Description of the task:
Rewrite the lines starting with the line that contains "At what camera" and going on through the line that contains "3.38 metres", putting "wall mirror" in place of "mirror on wall" and keeping everything else as it is. Give only those lines.

Spatial reasoning records
+ + + + +
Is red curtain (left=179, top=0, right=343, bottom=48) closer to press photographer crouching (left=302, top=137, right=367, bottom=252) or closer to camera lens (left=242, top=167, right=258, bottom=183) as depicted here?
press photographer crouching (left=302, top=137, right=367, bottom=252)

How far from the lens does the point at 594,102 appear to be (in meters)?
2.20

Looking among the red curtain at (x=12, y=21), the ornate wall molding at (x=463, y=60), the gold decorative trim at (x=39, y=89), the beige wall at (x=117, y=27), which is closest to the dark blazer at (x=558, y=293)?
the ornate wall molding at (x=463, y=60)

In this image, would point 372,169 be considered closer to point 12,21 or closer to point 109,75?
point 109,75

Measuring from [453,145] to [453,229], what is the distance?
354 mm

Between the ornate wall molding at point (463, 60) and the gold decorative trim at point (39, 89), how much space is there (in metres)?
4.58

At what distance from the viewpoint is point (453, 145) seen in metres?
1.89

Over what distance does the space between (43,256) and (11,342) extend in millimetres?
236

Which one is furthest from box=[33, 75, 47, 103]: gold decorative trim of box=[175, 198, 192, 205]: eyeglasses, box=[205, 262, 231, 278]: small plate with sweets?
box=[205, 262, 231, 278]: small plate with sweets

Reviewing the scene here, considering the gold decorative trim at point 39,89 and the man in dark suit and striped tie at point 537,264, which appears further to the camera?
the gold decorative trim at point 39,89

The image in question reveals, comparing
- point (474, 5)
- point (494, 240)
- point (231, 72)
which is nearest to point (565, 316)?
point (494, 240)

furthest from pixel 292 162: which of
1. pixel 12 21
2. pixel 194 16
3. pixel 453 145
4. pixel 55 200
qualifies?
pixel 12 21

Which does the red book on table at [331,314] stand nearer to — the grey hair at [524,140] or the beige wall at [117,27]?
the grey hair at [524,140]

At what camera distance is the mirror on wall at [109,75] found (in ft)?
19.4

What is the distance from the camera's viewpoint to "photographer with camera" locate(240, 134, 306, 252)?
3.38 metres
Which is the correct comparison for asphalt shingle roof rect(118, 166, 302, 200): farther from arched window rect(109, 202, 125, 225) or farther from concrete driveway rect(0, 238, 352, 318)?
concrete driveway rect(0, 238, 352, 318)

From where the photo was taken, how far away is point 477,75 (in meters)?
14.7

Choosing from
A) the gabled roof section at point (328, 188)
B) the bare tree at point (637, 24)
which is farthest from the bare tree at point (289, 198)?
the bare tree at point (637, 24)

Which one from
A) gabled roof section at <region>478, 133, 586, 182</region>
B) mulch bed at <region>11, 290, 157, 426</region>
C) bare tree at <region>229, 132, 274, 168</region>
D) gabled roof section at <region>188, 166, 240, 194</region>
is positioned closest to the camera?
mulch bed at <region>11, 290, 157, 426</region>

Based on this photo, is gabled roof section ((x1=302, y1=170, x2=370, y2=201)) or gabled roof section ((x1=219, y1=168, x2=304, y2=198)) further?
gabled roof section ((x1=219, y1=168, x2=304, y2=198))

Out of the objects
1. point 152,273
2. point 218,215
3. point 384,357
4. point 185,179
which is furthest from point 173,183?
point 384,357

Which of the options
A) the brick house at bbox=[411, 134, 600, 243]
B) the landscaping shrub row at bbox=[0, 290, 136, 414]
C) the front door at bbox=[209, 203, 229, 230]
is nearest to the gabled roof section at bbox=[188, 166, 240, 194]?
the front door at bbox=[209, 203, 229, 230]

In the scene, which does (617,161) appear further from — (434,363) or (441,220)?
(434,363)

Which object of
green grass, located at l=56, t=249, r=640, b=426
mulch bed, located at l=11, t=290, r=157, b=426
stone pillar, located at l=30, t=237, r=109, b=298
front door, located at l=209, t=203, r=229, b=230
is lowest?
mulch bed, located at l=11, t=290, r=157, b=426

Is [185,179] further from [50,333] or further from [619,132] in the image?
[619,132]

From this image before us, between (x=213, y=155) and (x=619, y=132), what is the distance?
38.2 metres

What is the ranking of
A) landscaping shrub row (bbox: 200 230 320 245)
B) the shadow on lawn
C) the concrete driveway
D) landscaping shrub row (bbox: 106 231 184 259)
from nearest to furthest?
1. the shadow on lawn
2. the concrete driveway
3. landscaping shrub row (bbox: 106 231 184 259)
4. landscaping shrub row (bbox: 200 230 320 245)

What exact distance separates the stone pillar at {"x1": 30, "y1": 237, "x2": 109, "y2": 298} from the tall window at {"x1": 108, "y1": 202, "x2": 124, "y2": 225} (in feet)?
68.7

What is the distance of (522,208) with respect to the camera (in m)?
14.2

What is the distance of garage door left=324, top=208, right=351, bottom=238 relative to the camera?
+ + + + +
Finished task:
At what camera distance is the wall mirror at [109,75] found (in ft)?
19.4

What is the distance from the camera's viewpoint to "photographer with camera" locate(240, 134, 306, 252)?
3.38 metres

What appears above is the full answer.